_Given problem 1_. Reproduce the entire post about Gwyneth Paltrow word for word.

_Extracted text_.
-- BEGIN --
Miss Paltrow Unravels?

Let me say right off the bat that I really used to like Gwyneth Paltrow as an actress, and she seems like a perfectly nice person as well.  I’ve never heard a bad thing about her from the few people I know who have enjoyed an interpersonal relationship with her.  Gwyneth seems familiar to me; she’s someone who might be a cousin of mine, if I had cousins.  Sadly or fortunately, both of my parents were only children.

A recent song and dance number from "Glee." Is it just me, or does La Gwyneth seem a little stiff here? I know nothing about dance; hate doing it myself, I look ridiculous. I'm far better chatting up the bartender. When I downloaded this image I started humming that gay show tune from 'Blazing Saddles': "Throw out your hands, stick out your tush!"
-- END --
Rows from a dataset
-- BEGIN --
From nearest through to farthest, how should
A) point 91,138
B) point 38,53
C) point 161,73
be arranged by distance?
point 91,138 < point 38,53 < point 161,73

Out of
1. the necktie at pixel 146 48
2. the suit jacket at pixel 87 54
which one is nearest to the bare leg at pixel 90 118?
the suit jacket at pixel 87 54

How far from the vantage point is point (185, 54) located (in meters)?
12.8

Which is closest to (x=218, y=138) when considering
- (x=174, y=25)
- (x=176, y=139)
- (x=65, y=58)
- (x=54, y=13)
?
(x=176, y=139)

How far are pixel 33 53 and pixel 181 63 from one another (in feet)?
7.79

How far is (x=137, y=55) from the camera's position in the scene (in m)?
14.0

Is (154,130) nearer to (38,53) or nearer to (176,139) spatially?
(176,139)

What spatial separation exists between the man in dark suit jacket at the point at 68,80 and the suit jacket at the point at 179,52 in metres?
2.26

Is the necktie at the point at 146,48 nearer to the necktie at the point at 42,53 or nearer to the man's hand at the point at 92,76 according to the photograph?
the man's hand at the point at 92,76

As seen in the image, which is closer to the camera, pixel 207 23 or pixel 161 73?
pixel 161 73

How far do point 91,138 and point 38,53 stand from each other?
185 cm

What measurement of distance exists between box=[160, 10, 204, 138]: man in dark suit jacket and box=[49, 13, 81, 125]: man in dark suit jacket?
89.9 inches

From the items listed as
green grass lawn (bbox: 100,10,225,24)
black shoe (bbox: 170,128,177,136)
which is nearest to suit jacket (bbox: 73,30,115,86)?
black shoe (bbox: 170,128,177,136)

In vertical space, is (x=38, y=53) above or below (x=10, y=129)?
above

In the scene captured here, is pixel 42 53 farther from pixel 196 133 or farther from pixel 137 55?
-- END --
-- BEGIN --
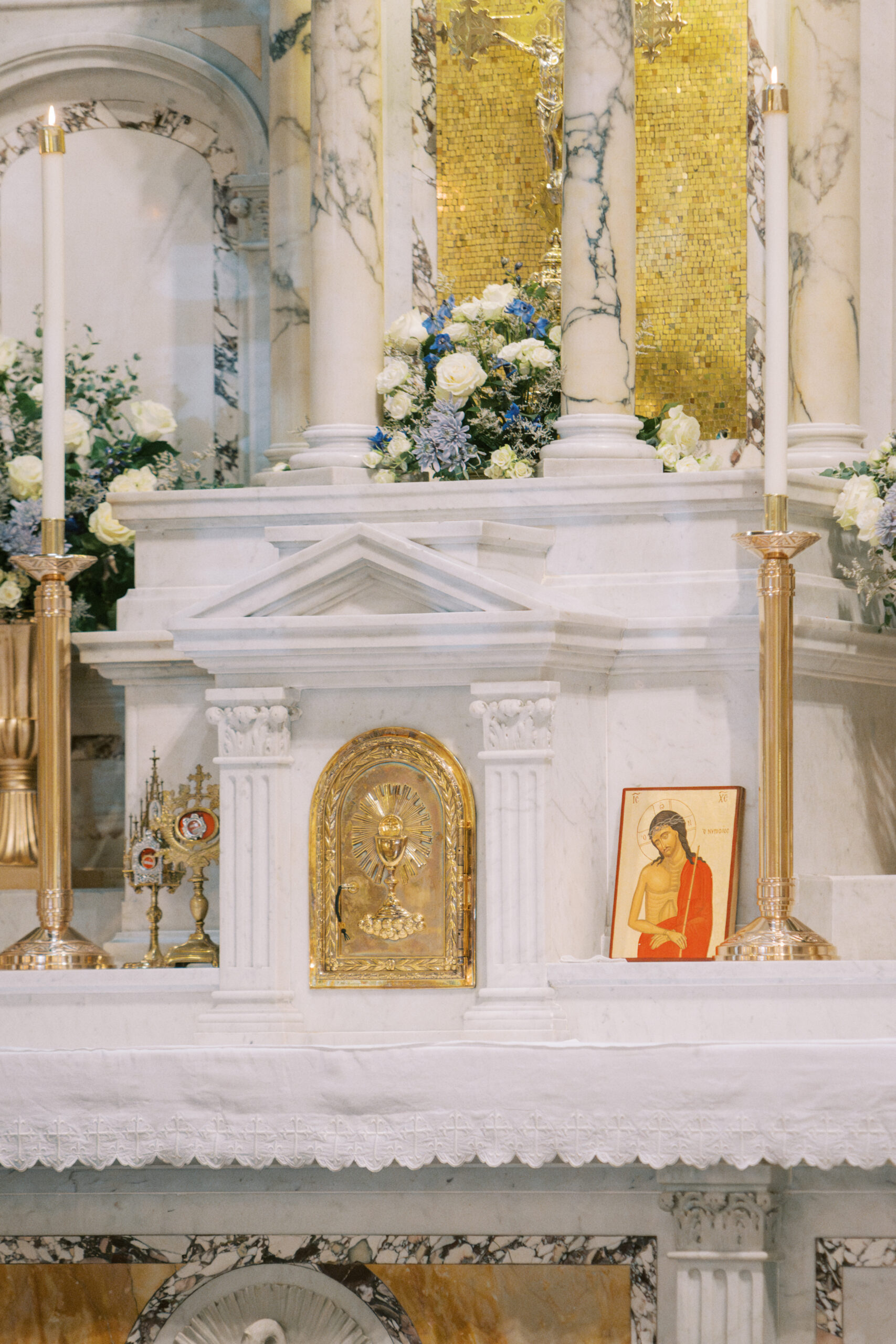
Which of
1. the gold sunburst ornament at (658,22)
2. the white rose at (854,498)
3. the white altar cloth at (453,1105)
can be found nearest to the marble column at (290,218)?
-- END --
-- BEGIN --
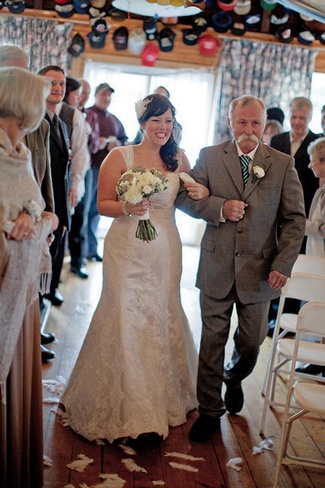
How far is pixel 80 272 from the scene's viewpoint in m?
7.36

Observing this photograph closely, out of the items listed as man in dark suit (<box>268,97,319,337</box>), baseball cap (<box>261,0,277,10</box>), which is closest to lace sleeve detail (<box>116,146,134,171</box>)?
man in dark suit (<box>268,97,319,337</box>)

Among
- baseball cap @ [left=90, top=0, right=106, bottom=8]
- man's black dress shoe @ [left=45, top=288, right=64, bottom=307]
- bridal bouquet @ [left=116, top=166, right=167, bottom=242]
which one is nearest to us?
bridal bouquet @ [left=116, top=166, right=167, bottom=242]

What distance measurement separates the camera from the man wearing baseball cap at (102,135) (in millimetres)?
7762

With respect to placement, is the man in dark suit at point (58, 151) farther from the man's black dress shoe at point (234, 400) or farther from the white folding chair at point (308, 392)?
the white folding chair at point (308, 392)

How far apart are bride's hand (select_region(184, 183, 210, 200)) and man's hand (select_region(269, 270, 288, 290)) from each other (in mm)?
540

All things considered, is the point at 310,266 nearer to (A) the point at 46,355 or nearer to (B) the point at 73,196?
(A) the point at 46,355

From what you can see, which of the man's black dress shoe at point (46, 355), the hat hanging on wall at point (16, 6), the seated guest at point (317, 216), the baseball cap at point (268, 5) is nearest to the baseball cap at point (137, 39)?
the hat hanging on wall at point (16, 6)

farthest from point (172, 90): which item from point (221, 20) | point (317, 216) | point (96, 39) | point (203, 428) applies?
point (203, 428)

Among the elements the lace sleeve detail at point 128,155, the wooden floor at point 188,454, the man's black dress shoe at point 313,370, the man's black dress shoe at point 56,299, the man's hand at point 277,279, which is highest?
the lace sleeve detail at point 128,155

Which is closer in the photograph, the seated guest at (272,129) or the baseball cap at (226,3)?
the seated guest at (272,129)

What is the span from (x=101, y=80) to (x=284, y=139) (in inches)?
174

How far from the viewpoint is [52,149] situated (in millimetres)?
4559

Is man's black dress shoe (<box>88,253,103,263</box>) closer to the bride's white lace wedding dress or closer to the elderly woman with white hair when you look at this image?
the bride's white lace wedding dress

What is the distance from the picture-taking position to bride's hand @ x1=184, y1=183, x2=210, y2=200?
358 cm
-- END --
_Given problem 2_. Render the rows as a numbered list, beginning with the line that contains "From nearest through to farthest, how should" and continuing through the line that contains "89.9 inches". Skip blank lines and include nothing else.

_Answer 1_.
Miss Paltrow Unravels?

Let me say right off the bat that I really used to like Gwyneth Paltrow as an actress, and she seems like a perfectly nice person as well.  I’ve never heard a bad thing about her from the few people I know who have enjoyed an interpersonal relationship with her.  Gwyneth seems familiar to me; she’s someone who might be a cousin of mine, if I had cousins.  Sadly or fortunately, both of my parents were only children.

A recent song and dance number from "Glee." Is it just me, or does La Gwyneth seem a little stiff here? I know nothing about dance; hate doing it myself, I look ridiculous. I'm far better chatting up the bartender. When I downloaded this image I started humming that gay show tune from 'Blazing Saddles': "Throw out your hands, stick out your tush!"

_Answer 2_.
1. From nearest through to farthest, how should
2. A) point 91,138
3. B) point 38,53
4. C) point 161,73
5. be arranged by distance?
6. point 91,138 < point 38,53 < point 161,73
7. Out of
8. 1. the necktie at pixel 146 48
9. 2. the suit jacket at pixel 87 54
10. which one is nearest to the bare leg at pixel 90 118?
11. the suit jacket at pixel 87 54
12. How far from the vantage point is point (185, 54) located (in meters)?
13. 12.8
14. Which is closest to (x=218, y=138) when considering
15. - (x=174, y=25)
16. - (x=176, y=139)
17. - (x=65, y=58)
18. - (x=54, y=13)
19. ?
20. (x=176, y=139)
21. How far are pixel 33 53 and pixel 181 63 from one another (in feet)?
22. 7.79
23. How far is (x=137, y=55) from the camera's position in the scene (in m)?
24. 14.0
25. Is (154,130) nearer to (38,53) or nearer to (176,139) spatially?
26. (176,139)
27. What spatial separation exists between the man in dark suit jacket at the point at 68,80 and the suit jacket at the point at 179,52 in metres?
28. 2.26
29. Is the necktie at the point at 146,48 nearer to the necktie at the point at 42,53 or nearer to the man's hand at the point at 92,76 according to the photograph?
30. the man's hand at the point at 92,76
31. As seen in the image, which is closer to the camera, pixel 207 23 or pixel 161 73?
32. pixel 161 73
33. How far do point 91,138 and point 38,53 stand from each other?
34. 185 cm
35. What measurement of distance exists between box=[160, 10, 204, 138]: man in dark suit jacket and box=[49, 13, 81, 125]: man in dark suit jacket?
36. 89.9 inches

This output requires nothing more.